I drank bottle after bottle of water, drinking as slowly as instructed as we walked another mile out of the park to their vehicle on Overhill Road.

I suppose it was adrenalin that kept me going that night and the next day. My body revolted a day later with confusion and a constant sense of dehydration. I still wake from restless dreams and reach for water. My doctor said that it could take up to three weeks to heal from dehydration and possible heat stroke.

There is a lot to be learned from this experience. Go with someone if you can or let someone know where you are going. Have a carefully marked out course. Bring more water than you think you need and a bar for food. Have a hat, a mirror, or orange fabric to flash if in trouble. Be prepared and never underestimate the size or complexity of this park. If you do get in trouble, don’t be afraid to reach out for help. Purchasing a tracker can be helpful and have someone on alert if you don’t come home at a specific time.

In reflection, I had a network of rangers, friends, and volunteers who were ready to help. The Park Rangers advised my friends not to go into the park themselves. It is better to have trained personal and not end up with multiple searches and rescues.

I am incredibly grateful to Joshua Tree National Park. Everyone is trained and focused on the visitor’s safety and well-being. When the Rangers, firefighters, and emergency units are extended to their limits, well-trained volunteers and canine rescue team step-up. They would have sent in a heat-sensing drone and additional groups if they had not found me that night. I can never repay my gratitude.

Thank you, Superintendent David Smith.

https://www.nps.gov/subjects/healthandsafety/before-the-trip.htm

One thought on “LOST IN THE PARK: A CAUTIONARY TALE”

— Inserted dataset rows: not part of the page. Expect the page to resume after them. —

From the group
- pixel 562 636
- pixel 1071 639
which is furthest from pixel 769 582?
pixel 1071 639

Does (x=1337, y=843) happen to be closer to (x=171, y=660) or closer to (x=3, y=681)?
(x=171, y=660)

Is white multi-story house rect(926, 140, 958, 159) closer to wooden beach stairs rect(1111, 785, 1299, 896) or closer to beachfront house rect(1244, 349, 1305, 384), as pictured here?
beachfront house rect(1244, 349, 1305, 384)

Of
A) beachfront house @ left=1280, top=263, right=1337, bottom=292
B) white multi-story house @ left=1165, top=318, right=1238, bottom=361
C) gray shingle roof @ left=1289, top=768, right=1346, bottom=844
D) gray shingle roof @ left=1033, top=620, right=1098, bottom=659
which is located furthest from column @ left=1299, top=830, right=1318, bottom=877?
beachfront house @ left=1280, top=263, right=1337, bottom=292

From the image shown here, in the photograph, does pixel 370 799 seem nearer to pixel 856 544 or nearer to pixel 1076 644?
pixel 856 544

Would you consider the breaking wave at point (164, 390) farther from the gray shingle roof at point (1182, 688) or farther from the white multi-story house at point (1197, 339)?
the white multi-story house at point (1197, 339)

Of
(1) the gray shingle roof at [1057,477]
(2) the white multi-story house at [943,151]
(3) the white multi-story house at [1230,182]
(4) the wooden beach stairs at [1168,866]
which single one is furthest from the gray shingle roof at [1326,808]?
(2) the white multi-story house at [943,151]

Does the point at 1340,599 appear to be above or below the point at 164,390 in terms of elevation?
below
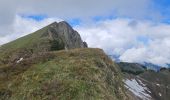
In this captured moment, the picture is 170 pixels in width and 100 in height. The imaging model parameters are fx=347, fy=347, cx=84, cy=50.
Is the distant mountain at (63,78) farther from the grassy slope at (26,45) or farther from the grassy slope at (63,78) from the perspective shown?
the grassy slope at (26,45)

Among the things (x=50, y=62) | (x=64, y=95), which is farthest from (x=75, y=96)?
(x=50, y=62)

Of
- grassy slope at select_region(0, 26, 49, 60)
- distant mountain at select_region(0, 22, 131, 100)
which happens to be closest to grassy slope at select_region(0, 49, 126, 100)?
distant mountain at select_region(0, 22, 131, 100)

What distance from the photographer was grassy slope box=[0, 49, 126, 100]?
30172 millimetres

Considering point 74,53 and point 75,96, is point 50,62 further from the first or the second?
point 75,96

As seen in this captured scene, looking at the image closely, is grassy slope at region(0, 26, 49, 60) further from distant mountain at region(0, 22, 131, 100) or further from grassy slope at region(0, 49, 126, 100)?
grassy slope at region(0, 49, 126, 100)

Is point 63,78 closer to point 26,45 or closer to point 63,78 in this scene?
point 63,78

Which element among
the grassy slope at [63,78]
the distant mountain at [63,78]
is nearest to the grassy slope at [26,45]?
the distant mountain at [63,78]

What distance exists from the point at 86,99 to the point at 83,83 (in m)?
2.14

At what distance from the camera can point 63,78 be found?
31859mm

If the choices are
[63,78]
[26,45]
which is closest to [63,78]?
[63,78]

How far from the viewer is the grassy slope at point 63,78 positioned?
99.0 feet

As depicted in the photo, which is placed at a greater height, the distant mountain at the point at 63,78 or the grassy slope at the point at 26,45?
the grassy slope at the point at 26,45

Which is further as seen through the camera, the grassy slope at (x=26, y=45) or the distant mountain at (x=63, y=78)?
the grassy slope at (x=26, y=45)

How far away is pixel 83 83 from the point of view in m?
31.0
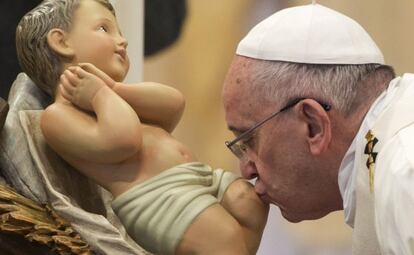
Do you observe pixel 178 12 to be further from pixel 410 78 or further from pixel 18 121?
pixel 410 78

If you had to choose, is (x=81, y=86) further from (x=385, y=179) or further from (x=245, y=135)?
(x=385, y=179)

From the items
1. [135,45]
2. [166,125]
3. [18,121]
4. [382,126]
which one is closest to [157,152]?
[166,125]

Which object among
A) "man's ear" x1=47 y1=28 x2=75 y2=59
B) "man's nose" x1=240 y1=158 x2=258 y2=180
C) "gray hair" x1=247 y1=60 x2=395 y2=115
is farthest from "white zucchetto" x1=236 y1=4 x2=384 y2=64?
"man's ear" x1=47 y1=28 x2=75 y2=59

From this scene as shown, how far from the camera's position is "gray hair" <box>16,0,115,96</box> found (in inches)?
58.5

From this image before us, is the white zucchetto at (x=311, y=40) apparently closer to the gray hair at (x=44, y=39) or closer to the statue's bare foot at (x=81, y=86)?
the statue's bare foot at (x=81, y=86)

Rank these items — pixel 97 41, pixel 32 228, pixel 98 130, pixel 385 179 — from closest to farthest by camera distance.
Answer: pixel 385 179 → pixel 32 228 → pixel 98 130 → pixel 97 41

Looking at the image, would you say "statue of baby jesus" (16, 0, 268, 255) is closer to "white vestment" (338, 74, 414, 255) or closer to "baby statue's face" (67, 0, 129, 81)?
"baby statue's face" (67, 0, 129, 81)

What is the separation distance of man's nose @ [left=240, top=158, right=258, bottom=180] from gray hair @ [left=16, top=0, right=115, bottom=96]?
0.39 m

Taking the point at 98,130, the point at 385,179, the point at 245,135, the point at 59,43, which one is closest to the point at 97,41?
the point at 59,43

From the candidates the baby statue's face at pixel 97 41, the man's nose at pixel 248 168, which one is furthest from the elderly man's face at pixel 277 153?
the baby statue's face at pixel 97 41

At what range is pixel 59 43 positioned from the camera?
58.2 inches

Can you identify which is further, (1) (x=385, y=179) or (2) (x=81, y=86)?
(2) (x=81, y=86)

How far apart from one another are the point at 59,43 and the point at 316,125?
51 centimetres

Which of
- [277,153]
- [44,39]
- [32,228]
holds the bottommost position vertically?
[32,228]
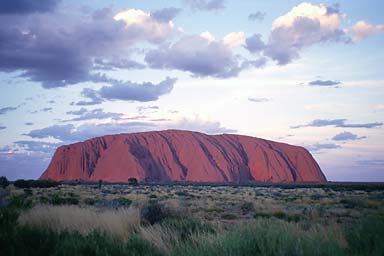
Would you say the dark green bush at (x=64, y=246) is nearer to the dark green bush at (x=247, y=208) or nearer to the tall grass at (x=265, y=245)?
the tall grass at (x=265, y=245)

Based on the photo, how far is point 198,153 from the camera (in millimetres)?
108375

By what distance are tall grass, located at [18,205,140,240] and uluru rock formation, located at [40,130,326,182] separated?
87035 mm

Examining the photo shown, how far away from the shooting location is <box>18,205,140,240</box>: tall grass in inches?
393

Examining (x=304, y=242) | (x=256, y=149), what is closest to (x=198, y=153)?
(x=256, y=149)

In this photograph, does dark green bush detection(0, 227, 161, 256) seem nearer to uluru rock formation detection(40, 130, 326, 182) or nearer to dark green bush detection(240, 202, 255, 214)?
dark green bush detection(240, 202, 255, 214)

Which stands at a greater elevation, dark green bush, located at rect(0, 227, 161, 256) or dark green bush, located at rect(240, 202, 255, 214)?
dark green bush, located at rect(0, 227, 161, 256)

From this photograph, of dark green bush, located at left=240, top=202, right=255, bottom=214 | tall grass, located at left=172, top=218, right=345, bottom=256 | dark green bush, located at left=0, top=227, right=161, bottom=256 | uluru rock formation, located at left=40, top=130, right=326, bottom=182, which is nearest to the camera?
tall grass, located at left=172, top=218, right=345, bottom=256

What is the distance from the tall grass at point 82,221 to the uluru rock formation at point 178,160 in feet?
286

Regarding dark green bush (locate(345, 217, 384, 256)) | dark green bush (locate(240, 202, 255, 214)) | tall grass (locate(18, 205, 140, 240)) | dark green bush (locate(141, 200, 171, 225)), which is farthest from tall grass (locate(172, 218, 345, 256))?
dark green bush (locate(240, 202, 255, 214))

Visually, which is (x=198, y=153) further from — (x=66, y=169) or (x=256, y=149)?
(x=66, y=169)

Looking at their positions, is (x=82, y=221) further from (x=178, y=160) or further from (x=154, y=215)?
(x=178, y=160)

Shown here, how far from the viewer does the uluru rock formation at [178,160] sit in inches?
4065

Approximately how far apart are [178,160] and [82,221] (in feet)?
325

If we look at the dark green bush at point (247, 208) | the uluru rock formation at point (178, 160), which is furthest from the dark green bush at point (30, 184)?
the uluru rock formation at point (178, 160)
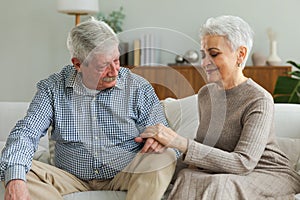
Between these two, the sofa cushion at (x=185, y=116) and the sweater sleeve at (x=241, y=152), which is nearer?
the sweater sleeve at (x=241, y=152)

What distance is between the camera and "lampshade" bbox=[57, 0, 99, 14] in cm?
514

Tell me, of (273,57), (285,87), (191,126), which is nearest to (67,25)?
(273,57)

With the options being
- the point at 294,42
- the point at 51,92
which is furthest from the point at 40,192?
the point at 294,42

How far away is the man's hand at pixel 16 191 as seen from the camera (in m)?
2.06

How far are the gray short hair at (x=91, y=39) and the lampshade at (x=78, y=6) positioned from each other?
9.27ft

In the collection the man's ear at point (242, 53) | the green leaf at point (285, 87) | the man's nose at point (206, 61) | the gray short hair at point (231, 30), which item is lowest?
the green leaf at point (285, 87)

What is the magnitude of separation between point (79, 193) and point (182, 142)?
0.48 metres

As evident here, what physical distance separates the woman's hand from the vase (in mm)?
3096

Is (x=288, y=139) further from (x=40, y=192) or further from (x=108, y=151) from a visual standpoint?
(x=40, y=192)

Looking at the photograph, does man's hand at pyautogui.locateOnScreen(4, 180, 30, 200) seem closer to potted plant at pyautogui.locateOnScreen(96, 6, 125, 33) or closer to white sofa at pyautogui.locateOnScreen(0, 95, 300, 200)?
white sofa at pyautogui.locateOnScreen(0, 95, 300, 200)

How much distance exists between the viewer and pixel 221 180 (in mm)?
2199

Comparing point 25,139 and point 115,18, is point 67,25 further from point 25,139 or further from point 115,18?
point 25,139

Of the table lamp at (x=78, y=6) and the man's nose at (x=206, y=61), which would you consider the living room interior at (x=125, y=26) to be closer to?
the table lamp at (x=78, y=6)

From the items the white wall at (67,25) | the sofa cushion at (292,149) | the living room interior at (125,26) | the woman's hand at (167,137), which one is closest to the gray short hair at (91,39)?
the woman's hand at (167,137)
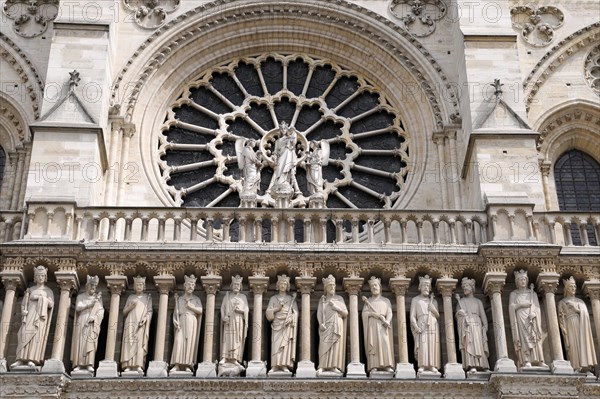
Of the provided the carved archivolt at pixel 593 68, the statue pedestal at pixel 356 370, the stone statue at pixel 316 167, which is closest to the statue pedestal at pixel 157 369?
the statue pedestal at pixel 356 370

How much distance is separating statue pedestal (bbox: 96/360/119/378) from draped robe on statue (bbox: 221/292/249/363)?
1.34 metres

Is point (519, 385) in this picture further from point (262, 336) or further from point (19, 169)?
point (19, 169)

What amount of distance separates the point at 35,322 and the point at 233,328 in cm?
248

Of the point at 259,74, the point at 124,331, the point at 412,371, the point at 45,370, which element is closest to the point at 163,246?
the point at 124,331

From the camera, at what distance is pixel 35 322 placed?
49.2 ft

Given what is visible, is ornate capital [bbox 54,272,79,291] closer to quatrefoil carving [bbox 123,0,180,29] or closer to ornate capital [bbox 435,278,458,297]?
ornate capital [bbox 435,278,458,297]

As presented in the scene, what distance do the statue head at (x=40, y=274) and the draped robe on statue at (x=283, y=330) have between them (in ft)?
9.54

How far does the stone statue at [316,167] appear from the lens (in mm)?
16750

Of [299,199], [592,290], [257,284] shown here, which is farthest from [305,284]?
[592,290]

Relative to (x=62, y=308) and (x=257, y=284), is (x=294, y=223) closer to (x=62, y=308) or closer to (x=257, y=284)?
(x=257, y=284)

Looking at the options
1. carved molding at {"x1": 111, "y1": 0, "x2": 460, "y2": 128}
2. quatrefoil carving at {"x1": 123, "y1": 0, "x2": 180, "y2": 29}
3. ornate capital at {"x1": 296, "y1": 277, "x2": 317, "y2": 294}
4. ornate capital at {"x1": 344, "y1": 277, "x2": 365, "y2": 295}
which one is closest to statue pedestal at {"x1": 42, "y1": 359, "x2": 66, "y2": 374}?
ornate capital at {"x1": 296, "y1": 277, "x2": 317, "y2": 294}

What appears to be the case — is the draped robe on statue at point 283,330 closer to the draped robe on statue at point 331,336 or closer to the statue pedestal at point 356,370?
the draped robe on statue at point 331,336

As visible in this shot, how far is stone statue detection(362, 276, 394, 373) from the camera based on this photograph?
14969 millimetres

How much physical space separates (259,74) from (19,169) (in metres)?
4.19
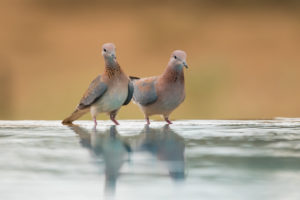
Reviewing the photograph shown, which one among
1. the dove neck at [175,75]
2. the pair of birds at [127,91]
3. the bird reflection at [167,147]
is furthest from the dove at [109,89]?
the bird reflection at [167,147]

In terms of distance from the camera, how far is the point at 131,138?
13.0 feet

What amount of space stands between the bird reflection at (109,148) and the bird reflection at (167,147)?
15cm

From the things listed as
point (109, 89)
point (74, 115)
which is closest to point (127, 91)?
point (109, 89)

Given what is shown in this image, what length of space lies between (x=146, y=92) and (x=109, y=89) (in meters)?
0.42

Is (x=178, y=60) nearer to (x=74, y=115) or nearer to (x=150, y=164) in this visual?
(x=74, y=115)

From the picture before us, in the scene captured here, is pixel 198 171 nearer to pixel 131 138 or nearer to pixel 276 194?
pixel 276 194

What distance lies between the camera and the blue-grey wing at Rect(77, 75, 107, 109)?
5223 millimetres

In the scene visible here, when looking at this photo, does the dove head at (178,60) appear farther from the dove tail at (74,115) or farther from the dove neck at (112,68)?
the dove tail at (74,115)

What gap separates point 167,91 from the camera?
213 inches

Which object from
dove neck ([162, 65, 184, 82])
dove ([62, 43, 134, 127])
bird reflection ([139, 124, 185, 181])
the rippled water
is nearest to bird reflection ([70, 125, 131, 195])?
the rippled water

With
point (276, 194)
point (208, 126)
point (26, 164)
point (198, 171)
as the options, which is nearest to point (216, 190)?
point (276, 194)

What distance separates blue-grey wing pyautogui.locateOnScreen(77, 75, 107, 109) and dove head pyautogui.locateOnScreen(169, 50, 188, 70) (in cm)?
68

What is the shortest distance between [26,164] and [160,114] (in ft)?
9.23

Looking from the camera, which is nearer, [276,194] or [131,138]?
[276,194]
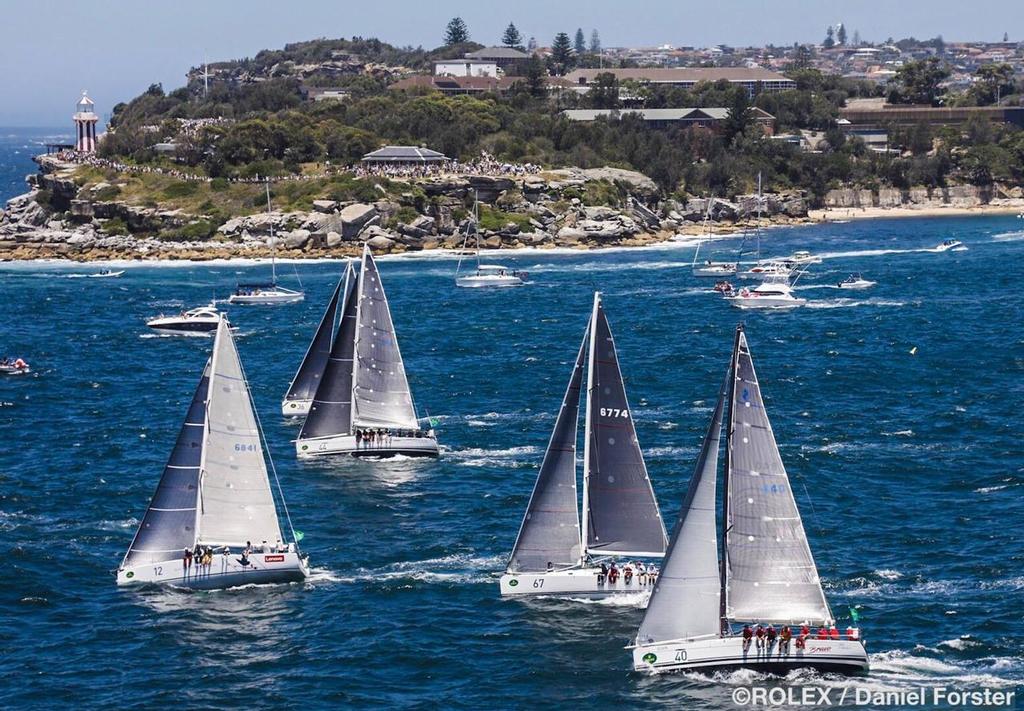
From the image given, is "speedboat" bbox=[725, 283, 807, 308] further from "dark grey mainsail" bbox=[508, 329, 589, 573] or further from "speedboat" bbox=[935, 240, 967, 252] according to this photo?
"dark grey mainsail" bbox=[508, 329, 589, 573]

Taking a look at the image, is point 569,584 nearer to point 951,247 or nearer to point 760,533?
point 760,533

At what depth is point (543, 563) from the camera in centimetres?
5097

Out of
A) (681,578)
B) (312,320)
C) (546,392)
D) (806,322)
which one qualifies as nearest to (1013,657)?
(681,578)

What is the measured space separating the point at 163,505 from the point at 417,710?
46.3ft

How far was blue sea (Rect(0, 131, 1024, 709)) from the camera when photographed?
45.7 m

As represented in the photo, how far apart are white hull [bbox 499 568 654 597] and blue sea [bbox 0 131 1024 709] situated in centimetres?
49

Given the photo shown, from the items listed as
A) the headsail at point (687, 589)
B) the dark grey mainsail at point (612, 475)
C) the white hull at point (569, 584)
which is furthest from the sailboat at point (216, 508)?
the headsail at point (687, 589)

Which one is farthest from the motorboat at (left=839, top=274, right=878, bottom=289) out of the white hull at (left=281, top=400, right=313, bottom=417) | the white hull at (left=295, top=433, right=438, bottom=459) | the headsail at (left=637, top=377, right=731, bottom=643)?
the headsail at (left=637, top=377, right=731, bottom=643)

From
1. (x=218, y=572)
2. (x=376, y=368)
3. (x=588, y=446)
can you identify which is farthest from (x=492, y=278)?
(x=588, y=446)

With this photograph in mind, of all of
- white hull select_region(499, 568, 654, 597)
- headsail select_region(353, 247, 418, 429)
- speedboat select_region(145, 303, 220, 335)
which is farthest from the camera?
speedboat select_region(145, 303, 220, 335)

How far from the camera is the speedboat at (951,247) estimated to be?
168 m

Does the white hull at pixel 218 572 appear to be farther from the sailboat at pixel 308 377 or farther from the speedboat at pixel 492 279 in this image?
the speedboat at pixel 492 279

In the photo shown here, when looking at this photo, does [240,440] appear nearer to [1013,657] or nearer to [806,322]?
[1013,657]

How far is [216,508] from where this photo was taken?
53.3m
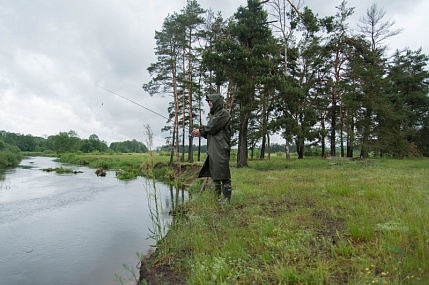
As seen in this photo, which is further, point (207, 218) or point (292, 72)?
point (292, 72)

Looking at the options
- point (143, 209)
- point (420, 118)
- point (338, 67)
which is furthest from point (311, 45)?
point (143, 209)

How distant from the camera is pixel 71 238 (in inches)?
259

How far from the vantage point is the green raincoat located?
18.3 ft

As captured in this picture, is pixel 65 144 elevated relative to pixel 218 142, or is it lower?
elevated

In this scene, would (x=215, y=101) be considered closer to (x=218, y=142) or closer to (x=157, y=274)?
(x=218, y=142)

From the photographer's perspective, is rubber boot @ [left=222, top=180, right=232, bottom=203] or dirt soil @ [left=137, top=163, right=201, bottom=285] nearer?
dirt soil @ [left=137, top=163, right=201, bottom=285]

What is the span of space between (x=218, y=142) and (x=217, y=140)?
0.05 m

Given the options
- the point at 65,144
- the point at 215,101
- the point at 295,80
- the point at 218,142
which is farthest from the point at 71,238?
the point at 65,144

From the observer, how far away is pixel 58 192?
1366 centimetres

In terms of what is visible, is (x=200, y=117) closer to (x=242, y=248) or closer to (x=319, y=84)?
(x=319, y=84)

  1. Thank you so much for sharing your story. So many people do not realize how easy it is to get lost in Joshua Tree National Park, and how dangerous getting lost can be. A hiker can hike five minutes away from the great crowds that visit the park, become disoriented and then lost. Even on short hikes, hikers, even seasoned ones, should assume that the possibility exists that they may become lost and prepare for this just in case. I’m relieved that you had an outcome that gave you the opportunity to share your story. Some people, unfortunately, do not. So all the more important that you have shared your story!